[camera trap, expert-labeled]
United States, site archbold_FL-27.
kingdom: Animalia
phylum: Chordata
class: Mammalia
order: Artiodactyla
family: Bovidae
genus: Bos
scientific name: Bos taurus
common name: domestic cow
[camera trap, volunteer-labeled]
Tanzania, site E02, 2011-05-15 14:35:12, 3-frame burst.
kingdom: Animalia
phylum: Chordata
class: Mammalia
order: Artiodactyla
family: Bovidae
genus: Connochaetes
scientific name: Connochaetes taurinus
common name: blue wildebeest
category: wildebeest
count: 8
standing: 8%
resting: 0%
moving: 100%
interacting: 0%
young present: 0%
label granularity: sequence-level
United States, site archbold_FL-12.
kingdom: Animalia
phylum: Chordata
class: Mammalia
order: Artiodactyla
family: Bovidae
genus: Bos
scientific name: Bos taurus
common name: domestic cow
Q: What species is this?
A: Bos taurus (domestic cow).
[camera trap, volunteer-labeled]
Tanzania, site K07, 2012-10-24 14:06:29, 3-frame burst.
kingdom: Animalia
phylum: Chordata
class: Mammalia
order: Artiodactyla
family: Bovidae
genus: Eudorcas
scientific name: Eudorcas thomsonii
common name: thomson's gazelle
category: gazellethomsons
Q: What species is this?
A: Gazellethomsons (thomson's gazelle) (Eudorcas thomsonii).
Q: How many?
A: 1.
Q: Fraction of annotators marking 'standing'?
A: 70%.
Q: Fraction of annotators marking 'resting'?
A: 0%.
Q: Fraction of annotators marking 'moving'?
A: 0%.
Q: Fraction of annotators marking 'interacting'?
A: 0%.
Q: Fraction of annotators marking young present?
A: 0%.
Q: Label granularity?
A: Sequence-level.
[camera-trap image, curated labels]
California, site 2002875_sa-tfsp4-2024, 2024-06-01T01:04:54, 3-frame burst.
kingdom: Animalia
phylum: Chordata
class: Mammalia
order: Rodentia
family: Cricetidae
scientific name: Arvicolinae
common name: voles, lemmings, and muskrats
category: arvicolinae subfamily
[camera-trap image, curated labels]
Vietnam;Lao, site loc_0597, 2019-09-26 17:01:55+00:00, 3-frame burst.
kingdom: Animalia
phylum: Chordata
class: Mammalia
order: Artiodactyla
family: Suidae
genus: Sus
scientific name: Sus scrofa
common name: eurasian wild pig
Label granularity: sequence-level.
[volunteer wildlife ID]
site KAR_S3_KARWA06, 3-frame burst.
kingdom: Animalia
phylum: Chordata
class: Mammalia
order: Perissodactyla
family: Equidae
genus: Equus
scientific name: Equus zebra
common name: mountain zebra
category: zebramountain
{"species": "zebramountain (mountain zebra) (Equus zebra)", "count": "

▬▬▬

> _Exercise_
Down to the last line, restate the records exactly.

> _Solution to the problem_
[camera trap, expert-labeled]
United States, site archbold_FL-27.
kingdom: Animalia
phylum: Chordata
class: Mammalia
order: Artiodactyla
family: Bovidae
genus: Bos
scientific name: Bos taurus
common name: domestic cow
[camera trap, volunteer-labeled]
Tanzania, site E02, 2011-05-15 14:35:12, 3-frame burst.
kingdom: Animalia
phylum: Chordata
class: Mammalia
order: Artiodactyla
family: Bovidae
genus: Connochaetes
scientific name: Connochaetes taurinus
common name: blue wildebeest
category: wildebeest
count: 8
standing: 8%
resting: 0%
moving: 100%
interacting: 0%
young present: 0%
label granularity: sequence-level
United States, site archbold_FL-12.
kingdom: Animalia
phylum: Chordata
class: Mammalia
order: Artiodactyla
family: Bovidae
genus: Bos
scientific name: Bos taurus
common name: domestic cow
Q: What species is this?
A: Bos taurus (domestic cow).
[camera trap, volunteer-labeled]
Tanzania, site K07, 2012-10-24 14:06:29, 3-frame burst.
kingdom: Animalia
phylum: Chordata
class: Mammalia
order: Artiodactyla
family: Bovidae
genus: Eudorcas
scientific name: Eudorcas thomsonii
common name: thomson's gazelle
category: gazellethomsons
Q: What species is this?
A: Gazellethomsons (thomson's gazelle) (Eudorcas thomsonii).
Q: How many?
A: 1.
Q: Fraction of annotators marking 'standing'?
A: 70%.
Q: Fraction of annotators marking 'resting'?
A: 0%.
Q: Fraction of annotators marking 'moving'?
A: 0%.
Q: Fraction of annotators marking 'interacting'?
A: 0%.
Q: Fraction of annotators marking young present?
A: 0%.
Q: Label granularity?
A: Sequence-level.
[camera-trap image, curated labels]
California, site 2002875_sa-tfsp4-2024, 2024-06-01T01:04:54, 3-frame burst.
kingdom: Animalia
phylum: Chordata
class: Mammalia
order: Rodentia
family: Cricetidae
scientific name: Arvicolinae
common name: voles, lemmings, and muskrats
category: arvicolinae subfamily
[camera-trap image, curated labels]
Vietnam;Lao, site loc_0597, 2019-09-26 17:01:55+00:00, 3-frame burst.
kingdom: Animalia
phylum: Chordata
class: Mammalia
order: Artiodactyla
family: Suidae
genus: Sus
scientific name: Sus scrofa
common name: eurasian wild pig
Label granularity: sequence-level.
[volunteer wildlife ID]
site KAR_S3_KARWA06, 3-frame burst.
kingdom: Animalia
phylum: Chordata
class: Mammalia
order: Perissodactyla
family: Equidae
genus: Equus
scientific name: Equus zebra
common name: mountain zebra
category: zebramountain
{"species": "zebramountain (mountain zebra) (Equus zebra)", "count": "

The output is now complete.